MAXIMUM shield doesn’t actually mean you’ll have better survival chances, after all if you get hit you’ll be left with only one spare shield. What MAXIMUM does is continuosly add more points to the score as long as you’re able to go on without receiving damage, in a gimmick that's similar to the max bomb bonus in Dodonpachi. This is great to motivate flawless play, however Armed 7 also encourages you to behave aggressively because additional multipliers are applied for speed-killing medium and big-sized enemies.

Twin cannons coming up halfway stage 4

Playing well also yields better rewards in between levels, which include time remaining on boss fights and shields in reserve. Upon game completion an extra bonus is given for all remaining lives, and three score-based extends at each initial million points add to this final prize. Finally, all bonuses increase in value according to the selected difficulty level. There’s no doubt these scoring strategies are the biggest contributors to the game’s replay value, it’s just too bad you can’t see your actual score unless you have a dedicated monitor. As I mentioned above, a regular TV set won't let you see it at all.

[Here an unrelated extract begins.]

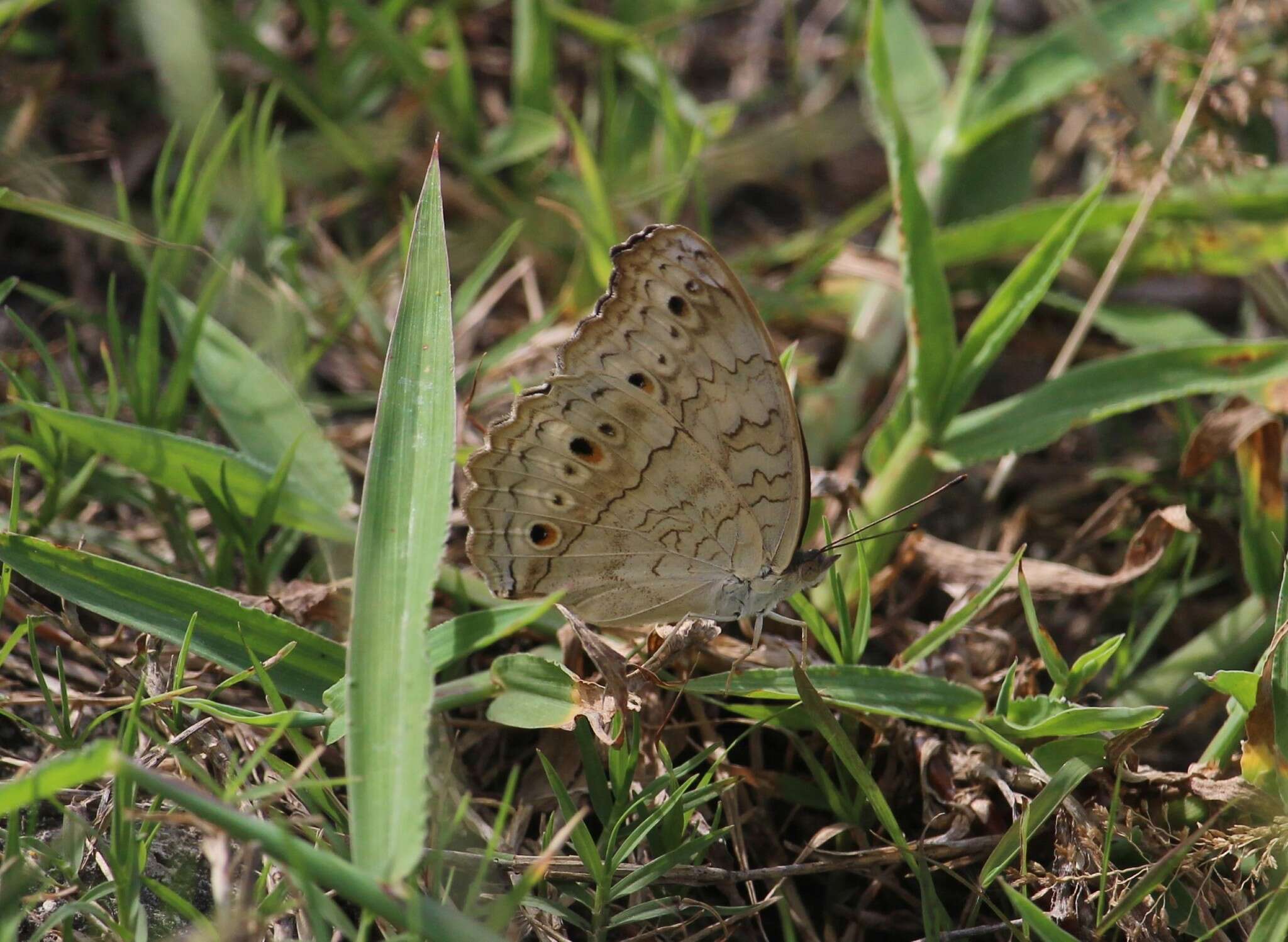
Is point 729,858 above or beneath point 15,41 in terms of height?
beneath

If your favorite weapon combinations are those that emphasize aggressive play and point blanking it’s important to watch out for deaths in critical situations. Besides leaving you with no shields, deaths also power down the ship. Except for the huge laser from the 3rd boss, which seems to expand beyond what you can actually see, hit detection is well implemented in Armed 7. What doesn’t quite work or isn’t visually pleasing is the glow effect that appears over the mecha once you collect a shield. It looked nice in the PC version, it just doesn’t on the Dreamcast. Last but not least, music and effects don’t stand out in any way, probably due to the strangely muffled sound quality.

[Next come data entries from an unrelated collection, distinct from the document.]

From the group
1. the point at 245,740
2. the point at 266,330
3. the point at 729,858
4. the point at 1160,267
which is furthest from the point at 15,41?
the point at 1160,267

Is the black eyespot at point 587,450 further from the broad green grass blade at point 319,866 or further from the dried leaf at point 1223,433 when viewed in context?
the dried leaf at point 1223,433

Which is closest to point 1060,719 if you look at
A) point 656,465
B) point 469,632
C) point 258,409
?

An alternate version of the game, dubbed Armed Seven, can be selected during boot. From what I could gather it comes with an arranged soundtrack and a different color palette, but other than that the game is exactly the same, as hinted by the shared high score indication of both variants. However, since soft restart isn’t implemented the console needs to be turned off and on again if you want to switch versions. In both of them a practice mode lets you adjust all ship stats prior to directly playing the desired level. According to this resource Armed 7 has rank, but it must be so subtle that I didn't in all my play sessions notice anything related to a dynamic difficulty adjustment. 

My favorite weapon configuration was riot gun + cluster gun + beam cannon. The beam cannon is the one that takes longer to charge, but its power is second to none if you want to use it to weaken or obliterate larger enemies. The best 1CC score I got in the normal difficulty is below. All high scores in this screen are properly saved in the VMU.